How do remove negative thoughts from your mind forever
To remove negative thoughts from your mind forever, you have to learn that thoughts simply are not real. ” The difficulty isn’t that we have negative thoughts. The problem comes when we believe our thoughts are true,” says Barbara Markway, Ph.D, a clinical psychologist.
The way to remove negative thoughts from your mind forever is to realise that thoughts are just thoughts and aren’t real.
Amazingly, this is the same for positive thoughts. A fixation on a certain positive thought can lead to just as many complications as a fixation on a negative thought. Imagine believing that you’d never die. Now how does jumping off a skyscraper sound? Okay, it’s an extreme example, but it certainly illustrates the point.
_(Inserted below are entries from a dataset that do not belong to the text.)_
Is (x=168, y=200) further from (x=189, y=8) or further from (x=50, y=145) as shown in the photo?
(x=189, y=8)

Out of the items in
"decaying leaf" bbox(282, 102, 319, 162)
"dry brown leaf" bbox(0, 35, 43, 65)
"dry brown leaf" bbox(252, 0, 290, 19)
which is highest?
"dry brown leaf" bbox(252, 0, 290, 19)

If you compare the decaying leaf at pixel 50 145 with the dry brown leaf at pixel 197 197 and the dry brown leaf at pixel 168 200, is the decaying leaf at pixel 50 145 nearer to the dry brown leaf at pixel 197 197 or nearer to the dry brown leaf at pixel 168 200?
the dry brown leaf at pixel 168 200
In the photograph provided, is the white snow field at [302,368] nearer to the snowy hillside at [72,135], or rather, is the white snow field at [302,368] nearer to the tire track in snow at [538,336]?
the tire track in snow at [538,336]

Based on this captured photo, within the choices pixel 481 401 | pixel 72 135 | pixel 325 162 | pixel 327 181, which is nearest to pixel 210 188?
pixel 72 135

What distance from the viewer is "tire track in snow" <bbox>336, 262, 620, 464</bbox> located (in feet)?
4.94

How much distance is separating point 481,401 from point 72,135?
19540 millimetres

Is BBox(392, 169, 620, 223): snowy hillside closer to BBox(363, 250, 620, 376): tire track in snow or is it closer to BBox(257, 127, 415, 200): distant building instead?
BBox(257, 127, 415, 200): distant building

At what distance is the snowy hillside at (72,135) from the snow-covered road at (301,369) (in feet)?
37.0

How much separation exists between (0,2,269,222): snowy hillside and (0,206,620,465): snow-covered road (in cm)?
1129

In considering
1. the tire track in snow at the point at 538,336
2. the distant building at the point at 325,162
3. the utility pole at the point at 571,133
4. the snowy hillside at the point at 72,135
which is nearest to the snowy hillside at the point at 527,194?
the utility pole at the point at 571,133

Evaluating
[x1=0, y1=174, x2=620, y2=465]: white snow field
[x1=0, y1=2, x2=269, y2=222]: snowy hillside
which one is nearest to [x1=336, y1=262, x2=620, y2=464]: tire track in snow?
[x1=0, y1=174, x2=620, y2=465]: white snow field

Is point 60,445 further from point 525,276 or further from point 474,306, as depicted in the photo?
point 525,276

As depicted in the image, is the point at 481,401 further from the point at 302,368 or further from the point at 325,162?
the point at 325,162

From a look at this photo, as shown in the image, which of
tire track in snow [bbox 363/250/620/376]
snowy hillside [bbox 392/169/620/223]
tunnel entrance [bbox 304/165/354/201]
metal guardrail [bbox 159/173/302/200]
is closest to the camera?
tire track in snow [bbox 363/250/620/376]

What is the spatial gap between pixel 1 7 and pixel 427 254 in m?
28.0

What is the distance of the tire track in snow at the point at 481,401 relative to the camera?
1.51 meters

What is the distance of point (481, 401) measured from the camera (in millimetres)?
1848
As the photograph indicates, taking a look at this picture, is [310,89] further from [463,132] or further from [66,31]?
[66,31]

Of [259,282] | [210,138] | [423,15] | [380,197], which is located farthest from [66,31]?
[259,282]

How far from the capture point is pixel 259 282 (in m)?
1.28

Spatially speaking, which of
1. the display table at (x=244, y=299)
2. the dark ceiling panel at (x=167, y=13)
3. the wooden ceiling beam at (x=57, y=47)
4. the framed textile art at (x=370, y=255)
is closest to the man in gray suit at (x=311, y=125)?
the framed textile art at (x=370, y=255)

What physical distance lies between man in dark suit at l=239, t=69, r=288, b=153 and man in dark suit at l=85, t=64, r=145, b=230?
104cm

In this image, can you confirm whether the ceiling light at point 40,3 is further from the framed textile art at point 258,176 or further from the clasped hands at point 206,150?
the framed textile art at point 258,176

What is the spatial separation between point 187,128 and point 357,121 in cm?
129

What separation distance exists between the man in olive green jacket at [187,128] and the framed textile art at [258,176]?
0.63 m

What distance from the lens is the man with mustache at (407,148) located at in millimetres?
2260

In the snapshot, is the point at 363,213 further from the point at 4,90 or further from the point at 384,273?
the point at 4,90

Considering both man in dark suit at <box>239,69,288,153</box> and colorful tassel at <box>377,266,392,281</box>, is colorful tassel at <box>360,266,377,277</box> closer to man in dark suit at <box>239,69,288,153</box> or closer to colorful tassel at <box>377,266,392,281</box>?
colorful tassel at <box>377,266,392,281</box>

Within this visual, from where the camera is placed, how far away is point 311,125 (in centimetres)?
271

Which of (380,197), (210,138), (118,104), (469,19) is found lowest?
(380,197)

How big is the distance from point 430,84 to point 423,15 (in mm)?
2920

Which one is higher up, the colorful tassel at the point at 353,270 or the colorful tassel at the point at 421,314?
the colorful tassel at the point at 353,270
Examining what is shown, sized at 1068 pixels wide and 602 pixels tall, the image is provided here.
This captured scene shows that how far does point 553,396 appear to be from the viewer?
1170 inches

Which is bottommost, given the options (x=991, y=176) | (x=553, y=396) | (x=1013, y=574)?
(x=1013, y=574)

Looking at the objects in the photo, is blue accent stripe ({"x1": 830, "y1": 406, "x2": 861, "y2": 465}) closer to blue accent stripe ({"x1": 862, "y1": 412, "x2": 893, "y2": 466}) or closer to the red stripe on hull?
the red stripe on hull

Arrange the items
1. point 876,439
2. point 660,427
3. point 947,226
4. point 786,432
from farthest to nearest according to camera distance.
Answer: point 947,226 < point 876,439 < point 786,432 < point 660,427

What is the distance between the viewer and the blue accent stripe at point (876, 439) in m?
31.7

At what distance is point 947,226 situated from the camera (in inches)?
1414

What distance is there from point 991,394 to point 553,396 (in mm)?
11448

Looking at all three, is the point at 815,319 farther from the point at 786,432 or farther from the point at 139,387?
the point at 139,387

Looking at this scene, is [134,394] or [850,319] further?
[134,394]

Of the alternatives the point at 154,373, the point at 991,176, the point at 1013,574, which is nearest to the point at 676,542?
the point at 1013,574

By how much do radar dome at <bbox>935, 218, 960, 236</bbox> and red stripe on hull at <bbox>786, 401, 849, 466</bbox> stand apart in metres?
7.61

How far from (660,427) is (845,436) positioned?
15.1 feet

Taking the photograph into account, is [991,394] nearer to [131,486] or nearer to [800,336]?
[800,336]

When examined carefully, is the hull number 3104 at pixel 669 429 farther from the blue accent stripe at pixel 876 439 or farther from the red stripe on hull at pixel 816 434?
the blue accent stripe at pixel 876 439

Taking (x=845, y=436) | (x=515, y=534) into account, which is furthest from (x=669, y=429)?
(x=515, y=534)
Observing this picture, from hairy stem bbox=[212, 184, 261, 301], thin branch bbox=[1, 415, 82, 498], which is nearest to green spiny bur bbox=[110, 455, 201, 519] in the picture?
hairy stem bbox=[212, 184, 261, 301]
What matters is that we realise that negative thoughts are not real, they’re just thoughts. As soon as we realise that we’ll stop panicking every time our mind says something horrible.
There are many ways to train yourself to realise that your negative thoughts are not real. Here are some of the best
Remove negative thoughts by realising they’re not real, here’s how
1: Meditate: Meditation has been proven to empower individuals over their thoughts. When you meditate you silence your mind and come to observe your thoughts calmly. You teach yourself to see a thought as nothing but a thought. You can discover how to do this in our free guide to meditation and mindfulness.
2: Write the thought on paper: It’s a lot easier to see your thought for what it is (often just words) when you write it out on paper. Write all your negative thoughts out and then look at them. You’ll very quickly realise how unreal your thoughts are.
3: Or draw it out: Some thoughts don’t comprise of words but images. For instance, perhaps you think you’ll become ill. In this case draw out precisely what your mind is telling you will happen. Negative thoughts like that melt under the light of reality.
4: Tell someone: The average person will pretty quickly tell you if your thoughts are total bullshit. So tell them, and let them confront those negative thoughts for you.
5: Play with the thought: Whether your thought is a voice in your head or a picture, try playing with it. For instance, if it’s a voice then imagine the voice changing, becoming higher pitches, lower pitched, louder, quieter and so on. If it’s a picture make it brighter, dimmer, bigger, smaller, and so on. By playing with the thought you teach yourself that you have ultimate control over all your thoughts.
6: Think the same thought backwards: When you think the same thought backwards you essentially make the thought a little game. You make it something tangible that you can play with. This technique is definitely alternative but it definitely works.
7: Rate the thought from 1 to 10: Objectively appraise the thought. If it’s a negative thought that actually holds some important truth then you might like to rate the thought highly and even thank your mind for the helpful information it provided. If it’s an utterly stupid and worthless thought, rate it a 0 and tell your mind to come up with better thoughts.
All these techniques revolve around the same idea. You are teaching your mind to recognise that thoughts aren’t real and that you are the master of the thoughts that run through your mind. You are CEO of your own mind. If negative thoughts try to convince you that they’re running the show, face them square on and say, “You’re just a thought. I’m master of my own mind.”